Big-time womanizer Chuck Levine (Sandler) and his widowed buddy Larry Valentine (Kevin James) are Brooklyn FDNYs. After a close call on the job, Larry starts thinking about his kids, the precocious Tori (Shelby Adamowsky) and the soon-to-realize-he’s-gay Eric (Cole Morgen), how his pension won’t kick in because he didn’t fill out the proper forms when his wife died. If he gets married again, he can get his pension to work for him.
Still shell-shocked by his wife’s death, Larry doesn’t feel like replacing her with some sham lover, and with the New York laws granting pensions to alternative unions, gets the idea that he and Chuck could get married. Just fill out the forms and instantly the problem is solved. But, the city is going to check out such claims, and they get legal advice from smokin’ hot lawyer Alex McDonough (Jessica Biel), who warns them of stalking bureaucrat Clinton Fitzer (Steve Buscemi), who wants to catch them in a lie.

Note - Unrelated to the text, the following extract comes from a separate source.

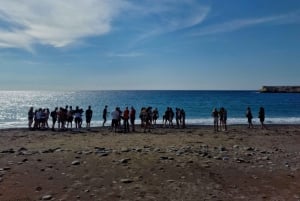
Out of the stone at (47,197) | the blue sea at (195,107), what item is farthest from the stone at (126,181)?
the blue sea at (195,107)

Yeah, Chuck and Alex get along as “girlfriends” and the libidinous Chuck has to keep the lie going while Alex struts around nearly naked. Also adding to the problems are that Chuck and Larry, seen as a gay couple, are ostracized by their fellow firefighters (the usual Sandler friend crew, plus Nicholas Turturro, Ving Rhames, and their knowing captain played by Dan Aykroyd), and suddenly they’re getting the “now you know how it feels” treatment. And, what comedy would be complete these days without Nick Swardson, here playing Biel’s gay brother, showing up spewing random lines much like he did earlier this year with Blades of Glory.
So we have traces of that old Sandler weirdness from the nineties here and there, mixed with his familiar “legitimate” comedy stylings, made all the better with James at his side. It’s a one-joke premise for the most part, but it does get some good laughs, some good crowd-pleasing moments (the funniest comes from Morgen’s face-off with a bully), and fits the bill for the most part.
Predictably, with a courtroom finish, the movie begins a huge tailspin and ends without much to laugh about. Much like In & Out, in which Kevin Kline has to fight for his job in the end, to find unexpected support from people who are put off by homosexuality for the whole film only to find some magical (unbelievable) 180 degree utopian conscience when it’s called for, the laughs start to dwindle. A wittier film would have tried to avoid the whole courtroom thing and found a better role for Steve Buscemi to play.
But until that point, it’s a good time and most people will leave happy.